WORK INSTRUCTIONS: Return every line of the material below that contains the string "ocean", treating uppercase and lowercase letters as distinct.

DATA SECTION:
*****

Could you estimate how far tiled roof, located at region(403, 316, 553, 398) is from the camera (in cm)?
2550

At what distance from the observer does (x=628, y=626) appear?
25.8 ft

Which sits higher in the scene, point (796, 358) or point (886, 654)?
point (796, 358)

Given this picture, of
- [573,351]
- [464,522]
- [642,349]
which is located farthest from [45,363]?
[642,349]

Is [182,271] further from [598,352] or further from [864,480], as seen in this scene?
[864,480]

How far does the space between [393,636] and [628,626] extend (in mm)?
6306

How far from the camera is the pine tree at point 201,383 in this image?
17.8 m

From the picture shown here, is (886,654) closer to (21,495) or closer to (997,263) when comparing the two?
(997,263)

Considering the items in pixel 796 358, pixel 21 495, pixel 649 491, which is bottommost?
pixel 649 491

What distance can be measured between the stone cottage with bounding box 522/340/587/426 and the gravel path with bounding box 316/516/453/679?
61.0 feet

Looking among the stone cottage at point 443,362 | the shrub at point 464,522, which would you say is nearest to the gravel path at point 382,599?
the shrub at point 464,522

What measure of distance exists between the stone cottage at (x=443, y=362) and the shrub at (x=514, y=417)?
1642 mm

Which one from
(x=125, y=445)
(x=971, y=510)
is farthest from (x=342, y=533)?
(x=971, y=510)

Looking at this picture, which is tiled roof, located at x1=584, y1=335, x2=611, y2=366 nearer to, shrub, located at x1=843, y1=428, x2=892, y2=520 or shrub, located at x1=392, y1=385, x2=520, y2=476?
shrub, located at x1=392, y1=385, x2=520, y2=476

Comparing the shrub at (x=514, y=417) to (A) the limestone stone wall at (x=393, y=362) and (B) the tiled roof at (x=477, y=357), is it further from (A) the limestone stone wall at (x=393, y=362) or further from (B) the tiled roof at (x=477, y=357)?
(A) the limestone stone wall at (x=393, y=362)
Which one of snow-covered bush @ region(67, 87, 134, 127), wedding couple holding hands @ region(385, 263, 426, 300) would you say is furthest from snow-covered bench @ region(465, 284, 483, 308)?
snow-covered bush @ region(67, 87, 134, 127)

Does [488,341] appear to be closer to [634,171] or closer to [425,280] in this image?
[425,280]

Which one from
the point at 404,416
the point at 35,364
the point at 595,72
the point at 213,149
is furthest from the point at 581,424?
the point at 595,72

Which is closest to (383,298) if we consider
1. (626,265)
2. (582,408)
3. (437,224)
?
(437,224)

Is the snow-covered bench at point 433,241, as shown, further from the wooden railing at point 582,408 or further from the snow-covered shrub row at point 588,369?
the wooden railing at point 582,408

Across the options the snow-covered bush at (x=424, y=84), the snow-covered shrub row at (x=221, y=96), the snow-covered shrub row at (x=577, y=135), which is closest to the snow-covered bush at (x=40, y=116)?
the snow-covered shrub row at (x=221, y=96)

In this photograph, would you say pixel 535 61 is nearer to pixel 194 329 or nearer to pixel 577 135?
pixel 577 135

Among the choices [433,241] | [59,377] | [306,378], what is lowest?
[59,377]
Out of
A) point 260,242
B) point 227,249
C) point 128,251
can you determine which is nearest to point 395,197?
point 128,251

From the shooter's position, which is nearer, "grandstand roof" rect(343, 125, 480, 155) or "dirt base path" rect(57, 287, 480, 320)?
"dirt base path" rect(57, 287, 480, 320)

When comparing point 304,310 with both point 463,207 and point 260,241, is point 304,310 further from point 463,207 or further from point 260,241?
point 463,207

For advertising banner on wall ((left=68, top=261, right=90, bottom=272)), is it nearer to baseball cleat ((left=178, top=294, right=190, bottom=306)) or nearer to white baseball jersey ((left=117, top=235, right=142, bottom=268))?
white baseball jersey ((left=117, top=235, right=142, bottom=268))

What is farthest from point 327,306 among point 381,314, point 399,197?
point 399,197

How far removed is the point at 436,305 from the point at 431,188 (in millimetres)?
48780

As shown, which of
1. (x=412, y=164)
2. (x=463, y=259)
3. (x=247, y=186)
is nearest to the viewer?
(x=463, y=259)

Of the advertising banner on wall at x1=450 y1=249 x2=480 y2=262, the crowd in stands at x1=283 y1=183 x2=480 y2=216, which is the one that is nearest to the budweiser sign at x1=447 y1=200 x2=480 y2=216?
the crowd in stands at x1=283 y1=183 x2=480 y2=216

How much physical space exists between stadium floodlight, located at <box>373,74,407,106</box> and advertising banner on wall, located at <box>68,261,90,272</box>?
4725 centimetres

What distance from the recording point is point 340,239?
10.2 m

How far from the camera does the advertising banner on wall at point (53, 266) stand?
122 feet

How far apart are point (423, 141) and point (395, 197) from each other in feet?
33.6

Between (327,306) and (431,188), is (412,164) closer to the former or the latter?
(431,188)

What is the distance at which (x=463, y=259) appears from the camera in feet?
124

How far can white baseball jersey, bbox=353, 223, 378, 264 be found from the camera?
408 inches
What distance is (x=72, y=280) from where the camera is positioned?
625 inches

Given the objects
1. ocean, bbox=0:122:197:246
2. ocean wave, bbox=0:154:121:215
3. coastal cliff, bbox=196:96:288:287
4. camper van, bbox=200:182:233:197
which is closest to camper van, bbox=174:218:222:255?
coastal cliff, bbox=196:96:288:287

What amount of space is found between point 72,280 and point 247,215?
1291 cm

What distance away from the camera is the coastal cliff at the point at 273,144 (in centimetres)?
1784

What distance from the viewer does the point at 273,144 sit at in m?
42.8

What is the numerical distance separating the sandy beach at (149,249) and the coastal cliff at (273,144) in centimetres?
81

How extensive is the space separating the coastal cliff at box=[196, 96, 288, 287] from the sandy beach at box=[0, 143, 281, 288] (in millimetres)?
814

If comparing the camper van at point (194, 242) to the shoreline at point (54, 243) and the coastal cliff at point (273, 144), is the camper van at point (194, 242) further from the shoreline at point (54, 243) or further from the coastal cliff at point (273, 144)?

*****

EXERCISE ANSWER:
1. ocean, bbox=0:122:197:246
2. ocean wave, bbox=0:154:121:215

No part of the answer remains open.